◆ **Work request**
Exactly as written, set down every entry once more.

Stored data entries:

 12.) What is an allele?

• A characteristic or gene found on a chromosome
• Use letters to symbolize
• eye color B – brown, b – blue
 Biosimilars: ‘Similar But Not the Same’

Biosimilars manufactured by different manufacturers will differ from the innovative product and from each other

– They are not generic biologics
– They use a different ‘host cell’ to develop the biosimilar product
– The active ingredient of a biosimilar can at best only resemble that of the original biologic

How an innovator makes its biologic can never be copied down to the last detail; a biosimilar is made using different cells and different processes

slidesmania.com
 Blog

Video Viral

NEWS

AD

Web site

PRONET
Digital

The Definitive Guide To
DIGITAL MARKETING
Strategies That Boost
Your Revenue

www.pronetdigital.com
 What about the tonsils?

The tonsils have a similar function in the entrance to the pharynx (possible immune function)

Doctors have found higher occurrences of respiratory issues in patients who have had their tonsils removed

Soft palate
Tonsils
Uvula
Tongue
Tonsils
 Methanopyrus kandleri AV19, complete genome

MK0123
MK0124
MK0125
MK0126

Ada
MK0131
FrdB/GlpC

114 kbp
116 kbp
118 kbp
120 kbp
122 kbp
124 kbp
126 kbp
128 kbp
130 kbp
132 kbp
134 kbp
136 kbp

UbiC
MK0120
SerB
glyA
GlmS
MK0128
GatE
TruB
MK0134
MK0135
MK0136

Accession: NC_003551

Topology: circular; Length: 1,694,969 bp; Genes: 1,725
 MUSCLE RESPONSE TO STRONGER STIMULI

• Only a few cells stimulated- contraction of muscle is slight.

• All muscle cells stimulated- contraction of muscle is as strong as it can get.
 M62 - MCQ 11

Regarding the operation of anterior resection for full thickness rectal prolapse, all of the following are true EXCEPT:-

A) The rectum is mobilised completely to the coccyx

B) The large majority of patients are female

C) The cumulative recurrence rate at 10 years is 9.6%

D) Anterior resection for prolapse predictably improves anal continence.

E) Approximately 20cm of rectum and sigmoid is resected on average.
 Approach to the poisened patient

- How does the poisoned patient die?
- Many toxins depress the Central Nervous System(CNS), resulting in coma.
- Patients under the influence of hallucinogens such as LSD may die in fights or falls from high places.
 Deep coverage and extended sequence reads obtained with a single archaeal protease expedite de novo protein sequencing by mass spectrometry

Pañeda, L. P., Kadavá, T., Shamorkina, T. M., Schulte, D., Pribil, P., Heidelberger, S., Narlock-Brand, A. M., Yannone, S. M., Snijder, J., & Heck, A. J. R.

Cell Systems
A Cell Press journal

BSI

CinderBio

◆ **Answer to this task**
 12.) What is an allele?

• A characteristic or gene found on a chromosome
• Use letters to symbolize
• eye color B – brown, b – blue
 Biosimilars: ‘Similar But Not the Same’

Biosimilars manufactured by different manufacturers will differ from the innovative product and from each other

– They are not generic biologics
– They use a different ‘host cell’ to develop the biosimilar product
– The active ingredient of a biosimilar can at best only resemble that of the original biologic

How an innovator makes its biologic can never be copied down to the last detail; a biosimilar is made using different cells and different processes

slidesmania.com
 Blog

Video Viral

NEWS

AD

Web site

PRONET
Digital

The Definitive Guide To
DIGITAL MARKETING
Strategies That Boost
Your Revenue

www.pronetdigital.com
 What about the tonsils?

The tonsils have a similar function in the entrance to the pharynx (possible immune function)

Doctors have found higher occurrences of respiratory issues in patients who have had their tonsils removed

Soft palate
Tonsils
Uvula
Tongue
Tonsils
 Methanopyrus kandleri AV19, complete genome

MK0123
MK0124
MK0125
MK0126

Ada
MK0131
FrdB/GlpC

114 kbp
116 kbp
118 kbp
120 kbp
122 kbp
124 kbp
126 kbp
128 kbp
130 kbp
132 kbp
134 kbp
136 kbp

UbiC
MK0120
SerB
glyA
GlmS
MK0128
GatE
TruB
MK0134
MK0135
MK0136

Accession: NC_003551

Topology: circular; Length: 1,694,969 bp; Genes: 1,725
 MUSCLE RESPONSE TO STRONGER STIMULI

• Only a few cells stimulated- contraction of muscle is slight.

• All muscle cells stimulated- contraction of muscle is as strong as it can get.
 M62 - MCQ 11

Regarding the operation of anterior resection for full thickness rectal prolapse, all of the following are true EXCEPT:-

A) The rectum is mobilised completely to the coccyx

B) The large majority of patients are female

C) The cumulative recurrence rate at 10 years is 9.6%

D) Anterior resection for prolapse predictably improves anal continence.

E) Approximately 20cm of rectum and sigmoid is resected on average.
 Approach to the poisened patient

- How does the poisoned patient die?
- Many toxins depress the Central Nervous System(CNS), resulting in coma.
- Patients under the influence of hallucinogens such as LSD may die in fights or falls from high places.
 Deep coverage and extended sequence reads obtained with a single archaeal protease expedite de novo protein sequencing by mass spectrometry

Pañeda, L. P., Kadavá, T., Shamorkina, T. M., Schulte, D., Pribil, P., Heidelberger, S., Narlock-Brand, A. M., Yannone, S. M., Snijder, J., & Heck, A. J. R.

Cell Systems
A Cell Press journal

BSI

CinderBio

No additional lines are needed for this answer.